Nilsson EC, Jamshidi F, Johansson SM, Oberste MS, Arnberg N. J Virol. 2008. 82:3061-8.

Acute hemorrhagic conjunctivitis (AHC) is a severe ocular infection caused primarily by two members of the picornavirus family: Coxsackievirus A24 variant (CVA24v) and enterovirus 70 (EV70). These viruses have since they were first discovered in 1969 caused three pandemics affecting probably more than 100 million people [25, 104]. Previously, EV70 was the main causative agent but during the past 10 to 15 years most of the outbreaks have been caused by CVA24v. Two receptors for EV70 have previously been identified, a) SA on human corneal epithelial cells and on human monocytes (U937) and b) CD55/DAF on Hela cells [104, 225]. In this study we set out to identify the so far unknown receptor for the other AHC-causing picornavirus, CVA24v. First we evaluated the ability of CVA24v to bind and infect different CHO cells that express specific, known picornavirus and Ad receptors. CVA24v bound almost equally well to all CHO-cells expressing CAR, CD55/DAF, CD46/MCP, ICAM-1 and also GAG deficient (pgsB-618) cells. Lec2 cells however, which are deficient in SA expression showed a

much weaker binding of CVA24v. When SA was enzymatically removed from the CHO cells, a strong reduction in binding was observed for all cells, except for Lec2 where only a 10 % reduction of the originally low binding was observed. An infectivity assay was then performed to investigate if SA was important also for the infection and again, CVA24v infected all CHO-cells to an equal extent except for the Lec2 cells, which were more or less resistant to infection. These initial results suggested that SA play a role in CVA24v binding and infection.

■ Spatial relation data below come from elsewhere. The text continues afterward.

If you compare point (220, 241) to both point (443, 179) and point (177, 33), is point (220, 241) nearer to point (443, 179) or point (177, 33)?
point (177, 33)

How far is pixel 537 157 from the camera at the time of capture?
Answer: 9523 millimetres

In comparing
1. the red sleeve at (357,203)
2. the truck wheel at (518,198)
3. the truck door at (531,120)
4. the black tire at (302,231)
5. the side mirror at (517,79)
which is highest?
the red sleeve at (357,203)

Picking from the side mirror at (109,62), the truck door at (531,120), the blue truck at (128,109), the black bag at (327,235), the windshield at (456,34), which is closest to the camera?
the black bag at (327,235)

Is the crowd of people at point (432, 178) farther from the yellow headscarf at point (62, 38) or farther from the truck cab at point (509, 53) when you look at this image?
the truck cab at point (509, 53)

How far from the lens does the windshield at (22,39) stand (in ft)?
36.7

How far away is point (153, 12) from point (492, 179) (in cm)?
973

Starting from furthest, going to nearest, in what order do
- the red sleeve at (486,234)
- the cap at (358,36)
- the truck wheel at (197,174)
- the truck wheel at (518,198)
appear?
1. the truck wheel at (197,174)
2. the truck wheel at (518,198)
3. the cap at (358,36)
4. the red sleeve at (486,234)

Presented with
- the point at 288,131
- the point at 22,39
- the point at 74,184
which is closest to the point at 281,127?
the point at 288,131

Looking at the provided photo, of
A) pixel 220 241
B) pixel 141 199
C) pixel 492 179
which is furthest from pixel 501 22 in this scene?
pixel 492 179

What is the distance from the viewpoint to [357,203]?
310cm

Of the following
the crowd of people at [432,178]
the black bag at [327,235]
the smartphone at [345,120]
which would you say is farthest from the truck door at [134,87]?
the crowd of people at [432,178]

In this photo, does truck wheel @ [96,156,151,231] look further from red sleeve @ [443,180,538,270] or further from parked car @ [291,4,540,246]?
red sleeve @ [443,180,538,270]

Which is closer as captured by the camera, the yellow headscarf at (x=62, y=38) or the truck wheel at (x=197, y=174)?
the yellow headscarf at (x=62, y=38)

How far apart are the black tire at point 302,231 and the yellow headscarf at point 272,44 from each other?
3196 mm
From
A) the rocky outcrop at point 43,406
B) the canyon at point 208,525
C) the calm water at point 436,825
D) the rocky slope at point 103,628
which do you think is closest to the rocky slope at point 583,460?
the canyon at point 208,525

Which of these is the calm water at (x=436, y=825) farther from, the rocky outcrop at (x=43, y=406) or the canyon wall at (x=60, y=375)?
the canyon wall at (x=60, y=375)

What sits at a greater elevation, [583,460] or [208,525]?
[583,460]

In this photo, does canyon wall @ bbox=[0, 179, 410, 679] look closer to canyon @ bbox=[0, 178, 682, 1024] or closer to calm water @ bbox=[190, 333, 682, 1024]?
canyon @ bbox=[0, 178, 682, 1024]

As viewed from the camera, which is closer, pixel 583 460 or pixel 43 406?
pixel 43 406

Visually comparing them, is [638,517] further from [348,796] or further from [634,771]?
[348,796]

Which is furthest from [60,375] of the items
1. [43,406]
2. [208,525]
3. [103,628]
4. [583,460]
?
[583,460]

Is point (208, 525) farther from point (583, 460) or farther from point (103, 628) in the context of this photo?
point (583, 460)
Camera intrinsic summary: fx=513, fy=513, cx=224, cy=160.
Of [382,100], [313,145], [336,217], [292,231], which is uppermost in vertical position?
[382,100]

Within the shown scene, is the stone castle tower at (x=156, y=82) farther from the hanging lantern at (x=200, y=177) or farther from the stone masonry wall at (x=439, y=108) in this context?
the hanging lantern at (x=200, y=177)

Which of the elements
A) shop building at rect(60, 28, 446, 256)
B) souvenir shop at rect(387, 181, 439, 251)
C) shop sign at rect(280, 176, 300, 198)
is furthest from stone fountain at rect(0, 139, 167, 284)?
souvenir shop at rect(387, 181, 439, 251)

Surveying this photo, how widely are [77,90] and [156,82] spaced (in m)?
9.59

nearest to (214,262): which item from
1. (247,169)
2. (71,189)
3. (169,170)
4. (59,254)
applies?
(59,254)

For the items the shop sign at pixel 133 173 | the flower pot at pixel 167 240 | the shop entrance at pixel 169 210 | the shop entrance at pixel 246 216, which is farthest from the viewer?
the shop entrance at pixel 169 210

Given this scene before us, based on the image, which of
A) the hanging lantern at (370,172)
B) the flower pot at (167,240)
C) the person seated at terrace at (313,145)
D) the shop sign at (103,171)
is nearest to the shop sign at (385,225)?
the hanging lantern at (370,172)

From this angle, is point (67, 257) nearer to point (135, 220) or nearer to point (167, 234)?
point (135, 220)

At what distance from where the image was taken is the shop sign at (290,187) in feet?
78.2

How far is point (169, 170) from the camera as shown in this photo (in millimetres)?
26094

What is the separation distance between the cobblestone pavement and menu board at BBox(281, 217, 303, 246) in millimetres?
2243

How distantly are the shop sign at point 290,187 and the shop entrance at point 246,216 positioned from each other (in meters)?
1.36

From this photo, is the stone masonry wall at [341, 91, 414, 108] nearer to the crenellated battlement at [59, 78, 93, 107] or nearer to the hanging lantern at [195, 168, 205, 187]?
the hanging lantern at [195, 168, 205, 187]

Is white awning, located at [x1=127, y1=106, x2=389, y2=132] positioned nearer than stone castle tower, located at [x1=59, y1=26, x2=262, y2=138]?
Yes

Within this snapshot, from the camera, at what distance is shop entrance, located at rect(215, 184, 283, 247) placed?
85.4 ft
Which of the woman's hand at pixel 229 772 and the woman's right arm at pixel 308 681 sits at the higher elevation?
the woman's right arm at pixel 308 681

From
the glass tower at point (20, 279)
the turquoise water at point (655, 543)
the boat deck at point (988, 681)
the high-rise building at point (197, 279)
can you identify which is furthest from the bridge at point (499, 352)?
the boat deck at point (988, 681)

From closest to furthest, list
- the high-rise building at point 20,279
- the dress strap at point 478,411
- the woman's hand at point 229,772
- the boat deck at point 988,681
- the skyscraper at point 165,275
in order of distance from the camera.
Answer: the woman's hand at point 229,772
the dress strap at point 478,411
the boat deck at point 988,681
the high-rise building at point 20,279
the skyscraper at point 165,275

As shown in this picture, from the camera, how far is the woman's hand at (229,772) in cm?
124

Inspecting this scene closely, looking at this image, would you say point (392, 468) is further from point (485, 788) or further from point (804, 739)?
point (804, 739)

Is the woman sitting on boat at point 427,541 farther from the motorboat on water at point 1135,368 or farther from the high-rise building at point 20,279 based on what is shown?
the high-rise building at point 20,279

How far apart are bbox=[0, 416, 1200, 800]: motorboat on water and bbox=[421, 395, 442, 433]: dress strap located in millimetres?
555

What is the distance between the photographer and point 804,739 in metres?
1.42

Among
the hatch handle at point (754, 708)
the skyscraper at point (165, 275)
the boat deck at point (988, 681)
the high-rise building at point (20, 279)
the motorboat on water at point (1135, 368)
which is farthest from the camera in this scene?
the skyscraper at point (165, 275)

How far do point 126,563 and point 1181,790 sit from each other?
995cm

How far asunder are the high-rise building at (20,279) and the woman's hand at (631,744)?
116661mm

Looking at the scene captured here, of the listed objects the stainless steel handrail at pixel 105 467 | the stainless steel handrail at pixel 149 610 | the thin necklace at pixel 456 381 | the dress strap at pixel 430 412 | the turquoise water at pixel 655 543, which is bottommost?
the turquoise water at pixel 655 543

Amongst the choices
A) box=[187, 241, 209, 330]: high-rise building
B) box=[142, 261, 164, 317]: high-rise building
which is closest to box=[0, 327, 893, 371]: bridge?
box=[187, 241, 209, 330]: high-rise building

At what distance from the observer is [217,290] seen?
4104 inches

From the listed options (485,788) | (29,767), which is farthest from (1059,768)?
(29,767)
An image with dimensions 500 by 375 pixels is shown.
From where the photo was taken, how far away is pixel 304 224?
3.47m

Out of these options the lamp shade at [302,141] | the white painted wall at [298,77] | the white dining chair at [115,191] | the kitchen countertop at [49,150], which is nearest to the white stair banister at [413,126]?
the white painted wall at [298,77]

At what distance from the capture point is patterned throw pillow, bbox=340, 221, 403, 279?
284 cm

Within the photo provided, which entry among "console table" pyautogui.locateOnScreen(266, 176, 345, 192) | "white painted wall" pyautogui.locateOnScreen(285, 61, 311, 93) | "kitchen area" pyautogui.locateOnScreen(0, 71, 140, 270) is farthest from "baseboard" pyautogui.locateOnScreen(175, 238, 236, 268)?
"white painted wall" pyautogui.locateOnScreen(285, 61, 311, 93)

To find suitable cell lines for further tests we first evaluated a number of epithelial cells that had been used previously for isolation of CVA24v, for their susceptibility to virus binding and entry and also expression of known picornavirus receptors: Hep2, Hela, A549 and green monkey kidney cells (GMK). Also, two cell lines that represent the ocular tropism of this virus were included: human corneal epithelial cells (HCE) and normal human conjunctival cells (NHC). Here we found that the cells most susceptible to infection were the NHC and HCE cells together with the larynx epithelial cell line Hep2. CVA24v also showed the highest binding to two of these, NHC and Hep2. Expression of cell surface receptors by flow cytometry showed that NHC cells had, in comparison to the other epithelial cells, the highest expression of the following known picornavirus receptors: SA, CAR, CD55/DAF, CD46/MCP and ICAM-1. The ocular cell lines NHC and HCE had SA expression levels approximately three to four times higher than the other cell lines. The receptor identified for other Coxsackie A viruses, ICAM- 1, was almost only expressed on NHC cells. Based on these findings HCE, NHC and Hep2 cells, representing the ocular and respiratory tropism of CVA24v, were used in further studies.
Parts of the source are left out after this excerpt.